March Madness, with its attendant hysteria, is upon us.

NCAA Tournament brackets are being filled, scratched out and refilled with an urgency and intensity usually reserved for war. Hardcore fans debate whether to go with their heart and put their favorite team winning one game more than reasonably expected, or use emotionless logic and statistics to pare down the teams to the one most expected to win the championship.

Most people probably use a combination of both. Or fill out multiple brackets and have it both ways.

But if they're doing it in an office pool, it's gambling, and that's against the law.

Bakersfield police Sgt. Joe Grubbs said penalties can range from an infraction to a felony, depending on the amount of times a person's been convicted and the type of gaming involved.

Still, employers can most likely rest easy they won't be raided. Grubbs said it's a difficult law to enforce, and most gaming arrests they make occur on the street.

"If we're somehow made aware of it, we would respond and investigate like we do all types of crimes," Grubbs said.

It's not just law enforcement; the NCAA also frowns at the practice.

"Fans should enjoy following the tournament and filling out a bracket just for the fun of it, not on the amount of money they could possibly win," reads a page on the NCAA's website.

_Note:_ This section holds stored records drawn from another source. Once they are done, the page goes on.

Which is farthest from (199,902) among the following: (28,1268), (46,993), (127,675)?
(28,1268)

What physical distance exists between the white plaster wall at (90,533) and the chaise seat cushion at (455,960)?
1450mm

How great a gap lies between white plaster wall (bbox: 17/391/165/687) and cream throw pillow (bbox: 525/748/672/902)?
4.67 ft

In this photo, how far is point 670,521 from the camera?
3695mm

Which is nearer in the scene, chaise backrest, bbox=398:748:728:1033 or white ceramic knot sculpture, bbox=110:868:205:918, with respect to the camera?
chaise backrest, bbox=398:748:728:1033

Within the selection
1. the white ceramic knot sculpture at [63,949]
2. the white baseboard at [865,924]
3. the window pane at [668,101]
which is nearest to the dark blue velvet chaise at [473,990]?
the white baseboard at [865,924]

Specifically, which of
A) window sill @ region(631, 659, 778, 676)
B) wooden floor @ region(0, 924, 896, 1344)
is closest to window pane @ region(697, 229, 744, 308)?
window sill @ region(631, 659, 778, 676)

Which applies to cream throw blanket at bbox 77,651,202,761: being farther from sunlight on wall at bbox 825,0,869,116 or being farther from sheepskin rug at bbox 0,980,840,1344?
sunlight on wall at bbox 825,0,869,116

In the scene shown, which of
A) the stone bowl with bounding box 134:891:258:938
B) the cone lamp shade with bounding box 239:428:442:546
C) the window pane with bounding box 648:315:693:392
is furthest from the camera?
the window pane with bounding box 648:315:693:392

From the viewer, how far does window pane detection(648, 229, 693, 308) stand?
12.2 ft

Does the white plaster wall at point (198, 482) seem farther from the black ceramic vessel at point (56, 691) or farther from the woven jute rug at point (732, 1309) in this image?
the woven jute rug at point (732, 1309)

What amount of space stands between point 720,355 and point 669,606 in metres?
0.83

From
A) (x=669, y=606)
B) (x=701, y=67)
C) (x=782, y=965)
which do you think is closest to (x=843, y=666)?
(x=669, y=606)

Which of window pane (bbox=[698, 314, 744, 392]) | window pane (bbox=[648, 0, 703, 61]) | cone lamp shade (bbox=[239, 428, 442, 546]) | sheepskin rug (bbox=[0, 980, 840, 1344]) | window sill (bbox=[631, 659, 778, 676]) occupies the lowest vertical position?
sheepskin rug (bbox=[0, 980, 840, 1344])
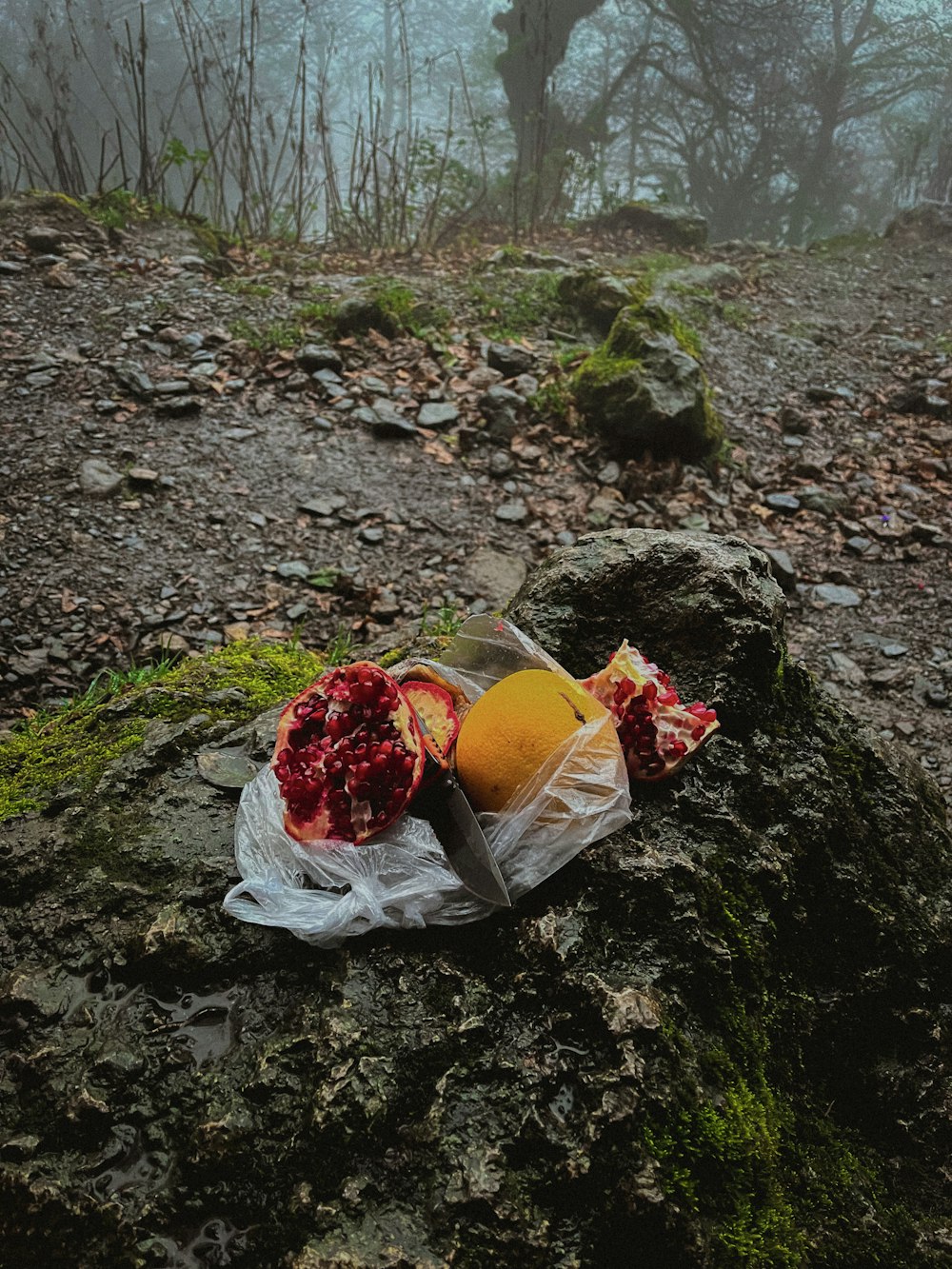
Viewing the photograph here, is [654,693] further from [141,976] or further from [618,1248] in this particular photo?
[141,976]

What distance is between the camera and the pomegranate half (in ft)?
4.95

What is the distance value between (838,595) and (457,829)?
145 inches

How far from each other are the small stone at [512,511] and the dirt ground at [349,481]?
0.06 ft

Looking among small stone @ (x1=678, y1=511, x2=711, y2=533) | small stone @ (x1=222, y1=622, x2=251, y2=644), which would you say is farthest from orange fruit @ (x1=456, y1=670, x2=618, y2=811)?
small stone @ (x1=678, y1=511, x2=711, y2=533)

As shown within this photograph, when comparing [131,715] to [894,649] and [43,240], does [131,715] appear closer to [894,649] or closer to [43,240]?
[894,649]

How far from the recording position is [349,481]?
4.79 metres

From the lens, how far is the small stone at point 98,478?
418 centimetres

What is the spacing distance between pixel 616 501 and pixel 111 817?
393cm

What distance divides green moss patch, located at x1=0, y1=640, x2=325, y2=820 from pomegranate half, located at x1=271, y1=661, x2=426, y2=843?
0.62 m

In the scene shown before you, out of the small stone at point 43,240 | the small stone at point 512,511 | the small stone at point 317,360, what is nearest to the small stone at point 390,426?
the small stone at point 317,360

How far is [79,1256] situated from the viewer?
108 cm

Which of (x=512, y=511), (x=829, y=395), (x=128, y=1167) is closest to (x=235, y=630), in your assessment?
(x=512, y=511)

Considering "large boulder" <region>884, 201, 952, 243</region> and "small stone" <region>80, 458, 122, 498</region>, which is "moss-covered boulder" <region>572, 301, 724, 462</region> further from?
"large boulder" <region>884, 201, 952, 243</region>

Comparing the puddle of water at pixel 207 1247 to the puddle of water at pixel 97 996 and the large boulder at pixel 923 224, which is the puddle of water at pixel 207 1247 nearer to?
the puddle of water at pixel 97 996
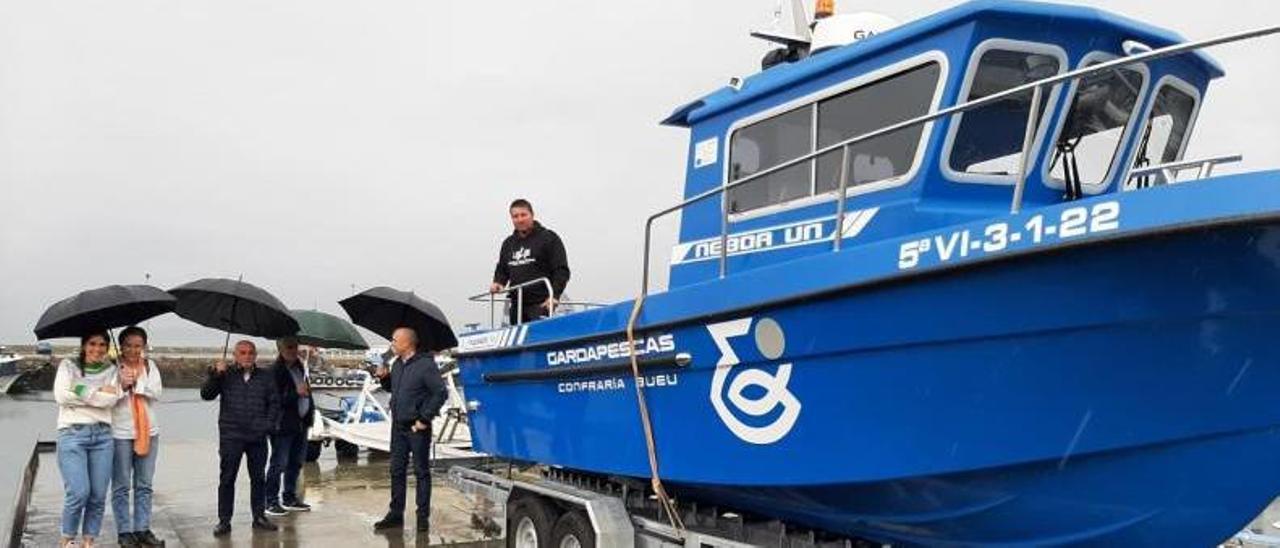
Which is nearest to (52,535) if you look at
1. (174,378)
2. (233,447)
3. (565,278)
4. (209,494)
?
(233,447)

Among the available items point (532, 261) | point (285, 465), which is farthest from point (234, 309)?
point (532, 261)

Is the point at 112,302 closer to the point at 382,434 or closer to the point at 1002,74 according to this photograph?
the point at 1002,74

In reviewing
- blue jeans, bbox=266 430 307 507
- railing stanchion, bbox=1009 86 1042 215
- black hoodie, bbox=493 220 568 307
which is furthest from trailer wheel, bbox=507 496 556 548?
railing stanchion, bbox=1009 86 1042 215

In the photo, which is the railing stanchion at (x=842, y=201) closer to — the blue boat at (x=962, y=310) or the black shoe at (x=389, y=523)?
the blue boat at (x=962, y=310)

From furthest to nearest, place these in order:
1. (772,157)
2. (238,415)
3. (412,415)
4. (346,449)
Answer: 1. (346,449)
2. (412,415)
3. (238,415)
4. (772,157)

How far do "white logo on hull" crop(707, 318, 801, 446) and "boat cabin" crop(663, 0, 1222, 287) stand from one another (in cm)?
50

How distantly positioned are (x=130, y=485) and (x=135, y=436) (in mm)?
535

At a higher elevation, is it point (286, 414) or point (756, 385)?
point (756, 385)

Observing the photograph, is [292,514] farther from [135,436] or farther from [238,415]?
[135,436]

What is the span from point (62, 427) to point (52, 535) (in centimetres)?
191

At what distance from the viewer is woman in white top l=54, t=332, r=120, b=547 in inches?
237

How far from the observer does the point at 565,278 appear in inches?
271

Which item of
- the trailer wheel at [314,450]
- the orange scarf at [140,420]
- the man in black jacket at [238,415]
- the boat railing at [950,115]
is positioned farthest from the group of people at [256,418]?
the trailer wheel at [314,450]

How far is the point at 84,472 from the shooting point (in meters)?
6.07
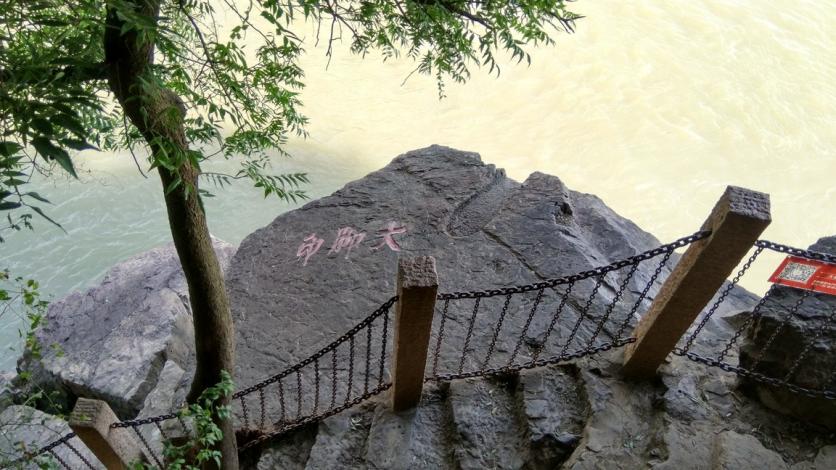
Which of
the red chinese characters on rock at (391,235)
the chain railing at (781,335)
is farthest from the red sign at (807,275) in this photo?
the red chinese characters on rock at (391,235)

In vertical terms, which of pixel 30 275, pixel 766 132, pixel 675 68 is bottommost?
pixel 30 275

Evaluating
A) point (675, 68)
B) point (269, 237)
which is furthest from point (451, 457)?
point (675, 68)

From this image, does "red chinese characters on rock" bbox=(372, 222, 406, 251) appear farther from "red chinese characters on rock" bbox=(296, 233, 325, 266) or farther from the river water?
the river water

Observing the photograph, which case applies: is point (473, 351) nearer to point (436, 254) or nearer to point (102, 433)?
point (436, 254)

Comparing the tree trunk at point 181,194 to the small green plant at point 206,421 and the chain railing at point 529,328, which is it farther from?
the chain railing at point 529,328

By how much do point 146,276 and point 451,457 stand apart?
20.6 feet

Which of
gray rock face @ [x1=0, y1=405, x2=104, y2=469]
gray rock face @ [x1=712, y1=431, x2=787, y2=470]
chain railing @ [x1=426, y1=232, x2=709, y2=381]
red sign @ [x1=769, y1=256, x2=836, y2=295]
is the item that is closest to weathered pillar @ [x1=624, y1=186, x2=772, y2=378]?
red sign @ [x1=769, y1=256, x2=836, y2=295]

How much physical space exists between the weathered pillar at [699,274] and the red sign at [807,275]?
284mm

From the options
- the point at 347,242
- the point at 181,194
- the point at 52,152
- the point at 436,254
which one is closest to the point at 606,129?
the point at 436,254

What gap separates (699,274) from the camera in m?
3.18

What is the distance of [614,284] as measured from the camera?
16.5 feet

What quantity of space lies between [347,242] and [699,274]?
12.6 ft

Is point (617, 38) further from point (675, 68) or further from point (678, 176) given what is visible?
point (678, 176)

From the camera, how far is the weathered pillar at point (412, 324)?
3.15 metres
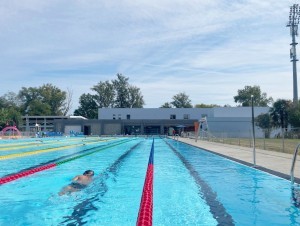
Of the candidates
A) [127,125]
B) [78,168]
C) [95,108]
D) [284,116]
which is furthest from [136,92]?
[78,168]

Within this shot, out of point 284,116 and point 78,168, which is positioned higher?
point 284,116

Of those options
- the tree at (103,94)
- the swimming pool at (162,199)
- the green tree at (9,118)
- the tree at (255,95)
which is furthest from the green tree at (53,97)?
the swimming pool at (162,199)

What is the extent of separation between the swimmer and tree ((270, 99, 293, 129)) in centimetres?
4338

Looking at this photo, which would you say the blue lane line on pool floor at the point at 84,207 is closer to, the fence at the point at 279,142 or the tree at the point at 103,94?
the fence at the point at 279,142

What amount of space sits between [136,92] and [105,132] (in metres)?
26.5

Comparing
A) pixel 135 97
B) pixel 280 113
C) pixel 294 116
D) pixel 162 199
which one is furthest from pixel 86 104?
pixel 162 199

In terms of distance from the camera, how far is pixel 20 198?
7656mm

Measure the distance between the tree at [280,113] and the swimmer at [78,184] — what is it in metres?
43.4

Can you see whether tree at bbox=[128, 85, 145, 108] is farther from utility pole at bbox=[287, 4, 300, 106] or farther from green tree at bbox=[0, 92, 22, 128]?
utility pole at bbox=[287, 4, 300, 106]

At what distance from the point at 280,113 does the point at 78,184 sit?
4459 centimetres

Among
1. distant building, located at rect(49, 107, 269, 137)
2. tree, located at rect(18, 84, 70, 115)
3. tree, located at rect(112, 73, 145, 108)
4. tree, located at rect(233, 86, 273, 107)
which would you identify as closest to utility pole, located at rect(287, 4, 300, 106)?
distant building, located at rect(49, 107, 269, 137)

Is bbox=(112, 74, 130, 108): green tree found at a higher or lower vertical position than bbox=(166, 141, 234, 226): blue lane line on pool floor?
higher

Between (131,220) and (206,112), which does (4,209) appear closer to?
(131,220)

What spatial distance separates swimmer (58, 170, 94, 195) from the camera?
804 centimetres
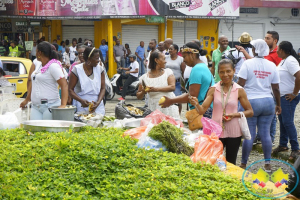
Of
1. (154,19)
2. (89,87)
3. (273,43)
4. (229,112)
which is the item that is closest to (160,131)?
(229,112)

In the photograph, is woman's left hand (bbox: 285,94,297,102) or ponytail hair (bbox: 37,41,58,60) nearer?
ponytail hair (bbox: 37,41,58,60)

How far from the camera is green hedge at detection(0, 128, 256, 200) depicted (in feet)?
14.3

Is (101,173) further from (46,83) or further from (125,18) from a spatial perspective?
(125,18)

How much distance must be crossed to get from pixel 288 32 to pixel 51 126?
3006 centimetres

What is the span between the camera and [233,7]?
28.3m

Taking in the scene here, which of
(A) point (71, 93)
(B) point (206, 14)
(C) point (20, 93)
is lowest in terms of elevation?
(C) point (20, 93)

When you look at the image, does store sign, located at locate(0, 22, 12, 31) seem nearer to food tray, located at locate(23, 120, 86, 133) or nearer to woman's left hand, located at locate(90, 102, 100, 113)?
woman's left hand, located at locate(90, 102, 100, 113)

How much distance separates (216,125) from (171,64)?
5.73 m

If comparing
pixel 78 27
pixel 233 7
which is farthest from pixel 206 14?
pixel 78 27

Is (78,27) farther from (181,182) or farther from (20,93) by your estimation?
(181,182)

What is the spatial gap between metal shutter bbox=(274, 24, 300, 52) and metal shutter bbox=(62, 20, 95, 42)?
13267 millimetres

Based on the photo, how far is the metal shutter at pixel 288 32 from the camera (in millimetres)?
33166

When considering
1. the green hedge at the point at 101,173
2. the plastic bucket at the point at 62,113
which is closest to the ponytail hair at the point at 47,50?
the plastic bucket at the point at 62,113

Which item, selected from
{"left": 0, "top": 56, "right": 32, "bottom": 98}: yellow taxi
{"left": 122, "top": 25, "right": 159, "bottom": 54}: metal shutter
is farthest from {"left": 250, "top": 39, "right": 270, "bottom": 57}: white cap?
{"left": 122, "top": 25, "right": 159, "bottom": 54}: metal shutter
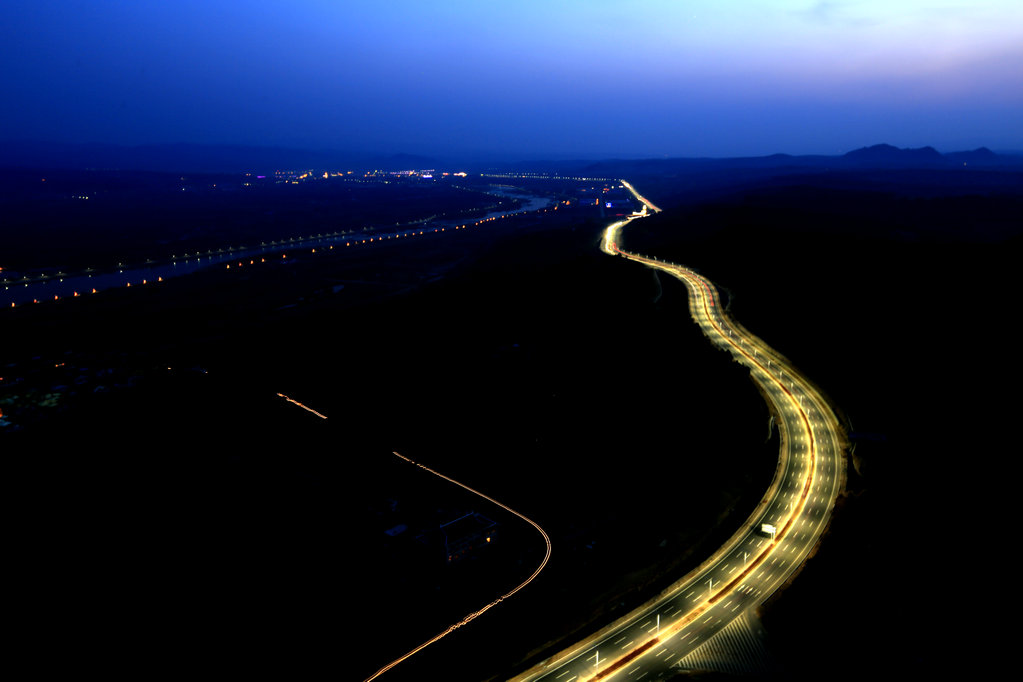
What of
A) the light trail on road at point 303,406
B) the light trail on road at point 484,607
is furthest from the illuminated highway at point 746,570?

That hasn't prevented office pools from becoming a time-honored tradition, and a very public one at that.

The Wall Street Journal published an article Monday titled "3 Ways to Win Your NCAA Office Pool." The International Business Times ran a story about tournament favorites and betting in office pools, even including a printable bracket online.

Part of the appeal of participating in an office pool may lie in the thrill of doing something considered relatively harmless but still illegal, and knowing there likely won't be repercussions. And a small part of it probably involves winning money, but for the most part office pools don't involve big bucks (unless your boss is Warren Buffet).

The nation's employers, however, stand to lose quite a bit in terms of productivity during the tournament.

Outplacement company Challenger, Gray & Christmas, Inc. calculated that the tournament could cost employers $1.2 billion nationally for every unproductive work hour during the first week of the tournament. They arrived at that number based on a Microsoft survey that found an estimated 50 million Americans are expected to participate in March Madness office pools, plus the most recent report from the U.S. Bureau of Labor Statistics showing average hourly earnings of $24.31.

"While March Madness distractions may not alter the nation's quarterly GDP numbers, you can be assured that department managers and network administrators notice the effect on work output and company-wide (I)nternet speeds," John A. Challenger, chief executive officer of Challenger, Gray & Christmas, said in a news release.

But the relatively slight decline in worker productivity in each office is easily offset by the increased morale built by participation in these pools, said Doug Hartmann, a professor of sociology at the University of Minnesota.

Hartmann said he thinks the main appeal of the office pool lies in the camaraderie it creates among employees. It's fun, there are no huge consequences and it's outside the normal workday interaction.

"We sometimes talk about sport as a 'focus gathering,' a way for people to come together in an activity that builds upon the social ties and connections you've got, whether in an office or family or in a dorm setting," Hartmann said.

The people getting in trouble with these types of things, whether it's office problems or gambling issues, tend to be men obsessed with sports. Those who can keep sports in perspective, Hartmann said, won't lose much time over it and will receive the rewards of socializing.

So, to sum up: Office pools are illegal, but you're unlikely to get caught. They hurt workplace productivity, but increase morale. And, they're fun and rewarding, unless you obsess over them, in which case you could be headed for trouble. Got that?

And yes, Florida looks unbeatable. But hedge your bets. Get to work on that second bracket.